Il Consorzio ha comunicato che un dato certo è che il 2024 si è caratterizzato per un consolidamento sui mercati internazionali del Parmigiano Reggiano: la quota export rappresenta oggi quasi la metà del totale, il 48,7% (pari a 72.440 t.), con una crescita del +13,7%. I risultati particolarmente positivi sono su cinque mercati principali: USA (+13,4%), Francia (+9,1%), Germania (+13,3%), Regno Unito (+17,8%) e Canada (+24,5%).

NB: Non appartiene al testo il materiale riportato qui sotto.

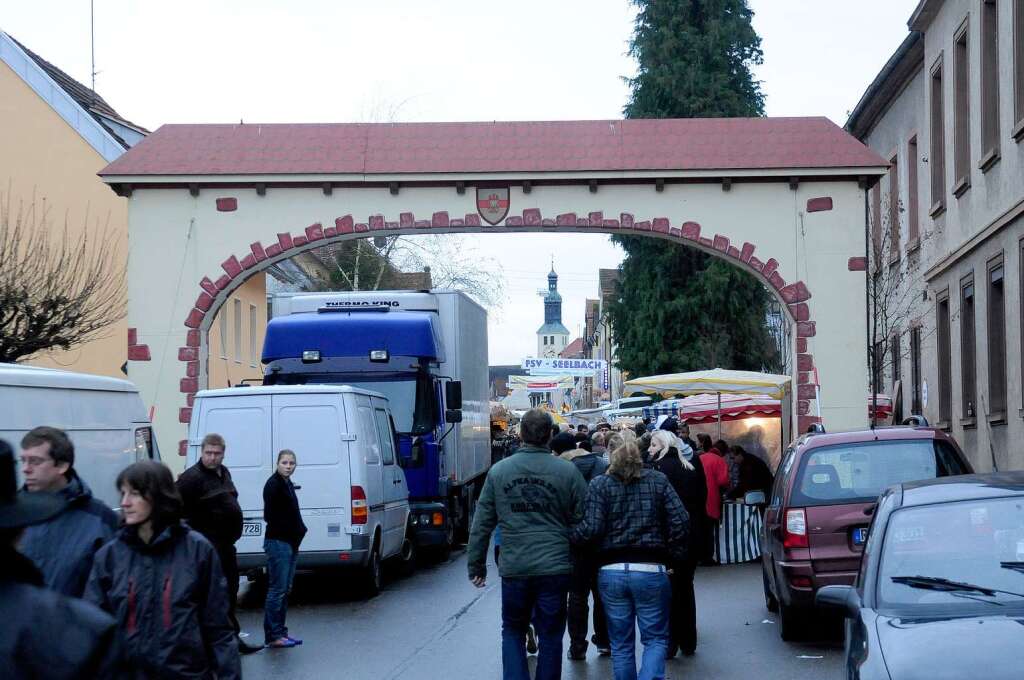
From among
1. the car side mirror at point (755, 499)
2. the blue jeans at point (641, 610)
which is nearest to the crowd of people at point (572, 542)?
the blue jeans at point (641, 610)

Note positive anche per il Giappone (+6,1%), primo mercato in Asia, e Australia (+28,2%).

I risultati raggiunti all’estero sono anche il frutto di uno sforzo notevole da parte del Consorzio che ha investito 28,4 milioni di euro per azioni di marketing e comunicazione con l’obiettivo di diventare un brand iconico globale, in mercati estremamente vasti, ricchi di prodotti d’imitazione e caratterizzati da una marcata confusione al momento dell’acquisto.

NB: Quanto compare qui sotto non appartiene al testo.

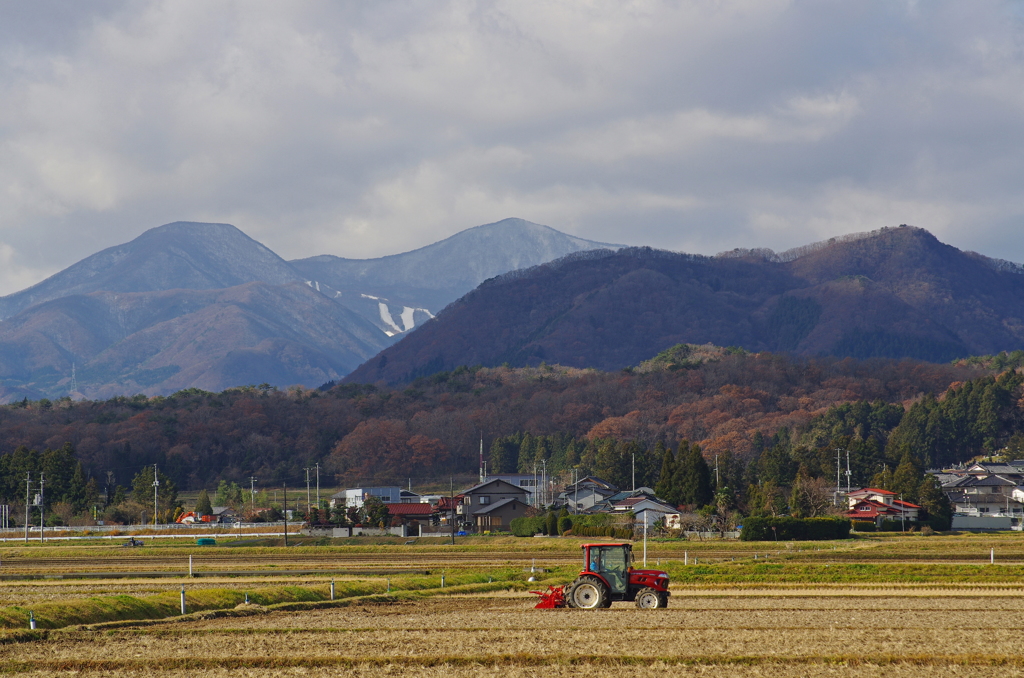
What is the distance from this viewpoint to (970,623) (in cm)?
2677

I rischi della guerra commerciale con i dazi

CS Dati economici 2024 Nuovo CdA del Consorzio appena insediatosiNicola Bertinelli, presidente del Consorzio ha spiegato: “Nel prossimo futuro, dovremo sempre più investire sulla crescita nei mercati esteri, che rappresentano il futuro della nostra DOP. È obbligatorio creare nuovi spazi nei mercati internazionali e sarà necessario guidare le precondizioni affinché ciò si possa avverare. È evidente come in questo scenario, gli USA, ovvero il nostro primo mercato estero, svolgano un ruolo fondamentale. L’aumento dei dazi sul Parmigiano Reggiano è una notizia che di certo non ci ha rallegrato, ma il nostro è un prodotto premium e l’aumento del prezzo non porta automaticamente a una riduzione dei consumi. Lavoreremo per cercare con la via negoziale di fare capire per quale motivo non ha senso applicare dazi a un prodotto come il nostro che non è in reale concorrenza con i parmesan americani. Con gli USA occorre intavolare un ragionamento sul fatto che non si hanno vantaggi nell’intraprendere una guerra commerciale, né da un lato né dall’altro. Questo dialogo non va condotto bilateralmente dai singoli Paesi, ma dall’Unione Europea. Stiamo attraversando un momento di grande cambiamento, caratterizzato da uno scenario di incertezze legato ai conflitti in essere, da nuovi limiti imposti al libero commercio e da una nuova sensibilità del consumatore che cerca in ciò che mangia quei valori che il nostro prodotto incarna e che deve fare emergere per diventare sempre più una marca globale: non un semplice formaggio, ma uno stile di vita, un’icona del saper fare italiano. Il Consorzio sarà in grado di far fronte alle sfide future».